PROJECT SUMMARY
Agitation is defined as excessive psychomotor activity leading to aggressive and violent behavior in patients
and is often due to exacerbation of underlying serious mental illnesses. Those presenting with agitation in the
emergency setting represent the most marginalized populations. Coercive measures like physical restraints are
currently used routinely on agitated individuals, but are associated with physical trauma, apnea, and death.

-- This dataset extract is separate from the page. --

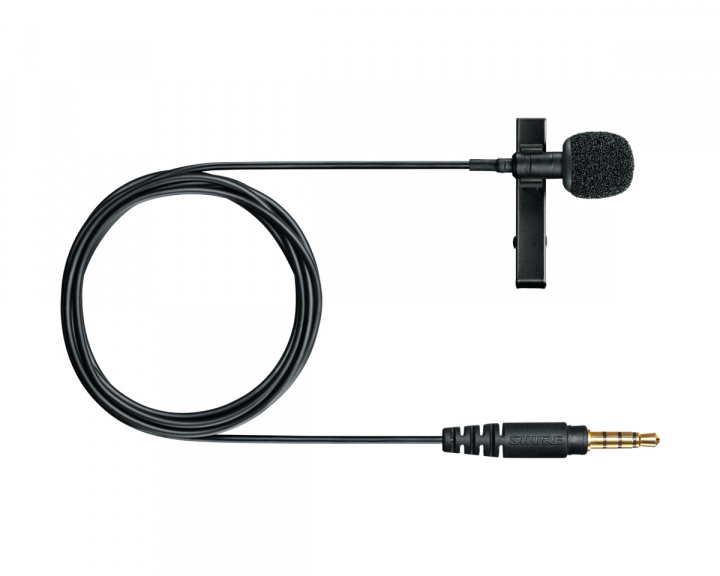 Kop Shure Mvl Lavalier Mikrofon Pa Maxgaming Se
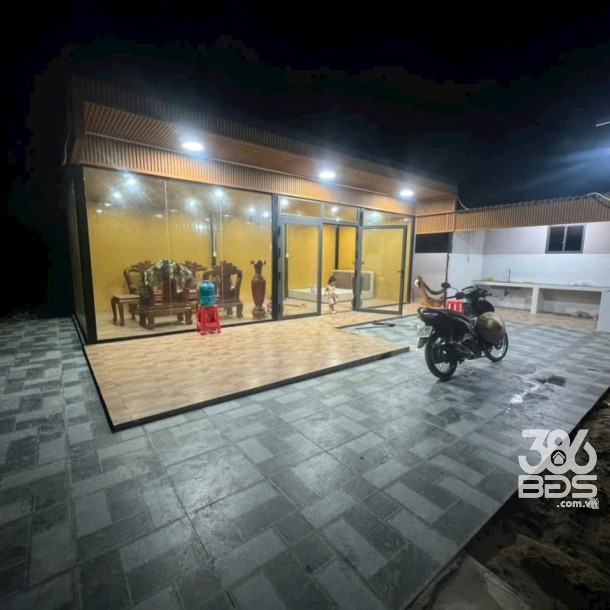 Bán nhà vườn thị trấn Bến Lức tdt 1191m2 đầy đủ tiện nghi giá 4,2 tỷ-5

Recent studies have shown disproportionate use of physical restraint on Black patients, those who are
homeless, and those with public or no insurance. At the same time, healthcare workers experience stress and
burnout from episodes of workplace violence by agitated patients, leading to reinforcement of negative
attitudes and bias towards marginalized individuals. Interventions to address disparities during psychiatric
crises have been hindered by increased boarding, overcrowding, and other system-based challenges. System
dynamics modeling is a rigorous method that uses advanced mathematical equations and simulations to study
complex systems and identify causal structures that evolve over time. This approach allows us to measure,
predict, and improve health equity and value during agitation care. Our overall objective is to apply systems
dynamics modeling to identify and quantify modifiable targets for reducing disparities in agitation management
and assess benefits and costs of potential interventions addressing those targets across diverse populations
and marginalized groups. To achieve this objective, we will use group model building focus groups (Aim 1) to
adapt our existing qualitative model of agitation care and merge key insights from clinicians, administrators,
security/police, minority patients, and prehospital services to focus on health equity. We will then create a
mathematical model and incorporate existing datasets of patient records, staff injuries, and survey responses
into the model, calibrating quantitative outcomes of restraint use and staff assault and validating parameters of
the relationships established in the qualitative model (Aim 2). Finally, this expanded and validated model will
guide participatory design sessions with stakeholders in an iterative process where computational simulations
for outcomes on equity can be created and predicted in real-time on proposed interventions across three sites
(Aim 3). This will allow us to translate research findings from the model into practice to assist hospital
leadership in deciding if implementing potential interventions is warranted.
This proposed work will make a positive contribution to mental health research by describing, measuring, and
predicting bias and discrimination against minority and socioeconomically disadvantaged individuals with
psychiatric emergencies. Our study is highly innovative as it will be the first to address staff safety and patient
advocacy as one unified issue and applies simulation modeling and systems science methods to address the
understudied topic of agitation management and reduce health disparities in psychiatric emergency care.